Every strong contender to be fan favorites and set list staples are lay in the middle of a rocking foods good time and a slow jam. “Son of a Gun” surprisingly resembled a song from Nickelodeon’s Victorious. Listen to “Freak the Freak Out” and then “Son of a Gun,” and notice Motion City’s beat is the same, just slowed down from the prepubescent pop song.
“True Romance” serves up a cutesy song girls are going o incision as their wedding song. “Timelines” starts a little fast and then softens up building on imagery. It makes vivid working minds press repeat to catch everything he said and paint the scenery. And finally “The Worst is Yet to Come” felt like the oddball on Go. While it begins like the rest, it results in being the rock of the record.
Okay, that wasn’t it. Have you ever proposed to a song? I did when “Everyone Will Die.” First off it starts with a simple statement that catches you instantly, “Everyone will die. Everyone will lose. So what you gonna do with the moments you have before it’s you?” Besides having these philosophical lyrics that showcase the ever popular “YOLO” that’s going on, the arrangements are what I can only call elegant.

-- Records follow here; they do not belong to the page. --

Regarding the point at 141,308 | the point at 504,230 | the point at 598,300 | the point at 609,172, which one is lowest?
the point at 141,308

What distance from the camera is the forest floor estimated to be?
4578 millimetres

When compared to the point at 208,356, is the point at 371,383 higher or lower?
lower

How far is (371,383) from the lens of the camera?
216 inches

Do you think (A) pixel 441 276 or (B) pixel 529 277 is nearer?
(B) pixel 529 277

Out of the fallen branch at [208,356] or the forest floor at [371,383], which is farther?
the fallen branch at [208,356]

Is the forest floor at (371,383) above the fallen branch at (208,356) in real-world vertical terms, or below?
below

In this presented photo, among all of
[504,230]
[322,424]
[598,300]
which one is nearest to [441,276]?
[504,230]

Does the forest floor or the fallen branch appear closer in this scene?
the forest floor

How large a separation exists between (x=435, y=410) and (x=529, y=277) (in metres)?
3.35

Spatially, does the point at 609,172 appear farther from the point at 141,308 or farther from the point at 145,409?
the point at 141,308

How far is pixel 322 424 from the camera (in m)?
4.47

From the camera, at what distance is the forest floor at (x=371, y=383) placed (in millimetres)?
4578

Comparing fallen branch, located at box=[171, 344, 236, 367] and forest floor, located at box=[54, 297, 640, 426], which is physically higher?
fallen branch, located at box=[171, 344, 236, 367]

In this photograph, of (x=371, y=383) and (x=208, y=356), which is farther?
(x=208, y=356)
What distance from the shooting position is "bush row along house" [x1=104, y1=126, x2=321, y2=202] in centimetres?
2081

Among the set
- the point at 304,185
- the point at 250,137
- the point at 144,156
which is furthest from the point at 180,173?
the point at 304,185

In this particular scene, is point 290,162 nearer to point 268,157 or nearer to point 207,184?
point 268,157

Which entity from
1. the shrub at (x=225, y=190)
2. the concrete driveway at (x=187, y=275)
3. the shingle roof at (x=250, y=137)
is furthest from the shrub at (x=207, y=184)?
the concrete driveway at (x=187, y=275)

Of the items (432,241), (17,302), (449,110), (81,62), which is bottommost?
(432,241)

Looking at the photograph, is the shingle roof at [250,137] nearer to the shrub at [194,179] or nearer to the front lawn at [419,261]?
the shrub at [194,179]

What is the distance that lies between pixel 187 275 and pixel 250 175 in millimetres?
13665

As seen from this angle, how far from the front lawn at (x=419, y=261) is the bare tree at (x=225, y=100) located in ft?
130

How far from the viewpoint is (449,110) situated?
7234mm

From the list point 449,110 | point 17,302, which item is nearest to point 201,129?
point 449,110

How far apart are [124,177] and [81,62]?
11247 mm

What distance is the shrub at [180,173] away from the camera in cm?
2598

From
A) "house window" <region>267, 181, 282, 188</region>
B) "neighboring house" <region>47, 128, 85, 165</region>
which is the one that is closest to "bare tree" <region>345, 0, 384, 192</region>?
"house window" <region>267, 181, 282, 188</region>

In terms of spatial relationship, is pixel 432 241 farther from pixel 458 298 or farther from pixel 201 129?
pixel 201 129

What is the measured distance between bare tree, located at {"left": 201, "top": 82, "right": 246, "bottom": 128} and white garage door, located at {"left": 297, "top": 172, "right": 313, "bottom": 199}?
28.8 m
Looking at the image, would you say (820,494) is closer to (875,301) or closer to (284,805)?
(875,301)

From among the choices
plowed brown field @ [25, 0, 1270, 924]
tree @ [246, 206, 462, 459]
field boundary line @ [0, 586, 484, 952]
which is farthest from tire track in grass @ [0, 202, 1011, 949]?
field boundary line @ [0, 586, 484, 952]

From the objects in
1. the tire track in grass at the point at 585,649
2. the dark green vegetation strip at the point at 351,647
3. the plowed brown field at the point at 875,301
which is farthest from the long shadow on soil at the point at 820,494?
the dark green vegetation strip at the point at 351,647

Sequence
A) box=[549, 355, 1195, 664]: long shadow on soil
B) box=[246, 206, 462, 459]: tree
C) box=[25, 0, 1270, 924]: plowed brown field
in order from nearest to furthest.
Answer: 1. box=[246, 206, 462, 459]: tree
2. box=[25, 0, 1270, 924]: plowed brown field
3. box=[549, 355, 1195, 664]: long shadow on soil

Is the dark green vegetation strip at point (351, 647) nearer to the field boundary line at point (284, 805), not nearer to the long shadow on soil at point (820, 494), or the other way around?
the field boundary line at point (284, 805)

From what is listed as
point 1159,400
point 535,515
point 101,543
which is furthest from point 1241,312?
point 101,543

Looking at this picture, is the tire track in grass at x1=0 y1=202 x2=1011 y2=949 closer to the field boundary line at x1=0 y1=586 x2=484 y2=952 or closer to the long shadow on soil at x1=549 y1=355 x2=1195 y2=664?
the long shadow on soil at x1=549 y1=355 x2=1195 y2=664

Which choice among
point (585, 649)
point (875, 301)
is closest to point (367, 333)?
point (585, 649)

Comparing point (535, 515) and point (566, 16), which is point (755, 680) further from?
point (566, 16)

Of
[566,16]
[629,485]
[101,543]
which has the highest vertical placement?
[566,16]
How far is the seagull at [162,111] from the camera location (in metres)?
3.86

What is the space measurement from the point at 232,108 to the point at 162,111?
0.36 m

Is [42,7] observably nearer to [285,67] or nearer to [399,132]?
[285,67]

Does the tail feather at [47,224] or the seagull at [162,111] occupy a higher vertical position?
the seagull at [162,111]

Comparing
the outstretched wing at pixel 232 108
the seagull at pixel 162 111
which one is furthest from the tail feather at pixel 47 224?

After listening to Go for a couple days, and Motion City for years, I still can’t tell you where they fall on the rock scheme, and that’s a good thing. They could be on the radar of fans who love New Found Glory as well as those who follow Weezer. I like to think of them as the theater kids in high school. They’re unique and see life differently, interpreting it their own way, and Go’s their senior year…a little more mature, but still distinctive enough to stand out.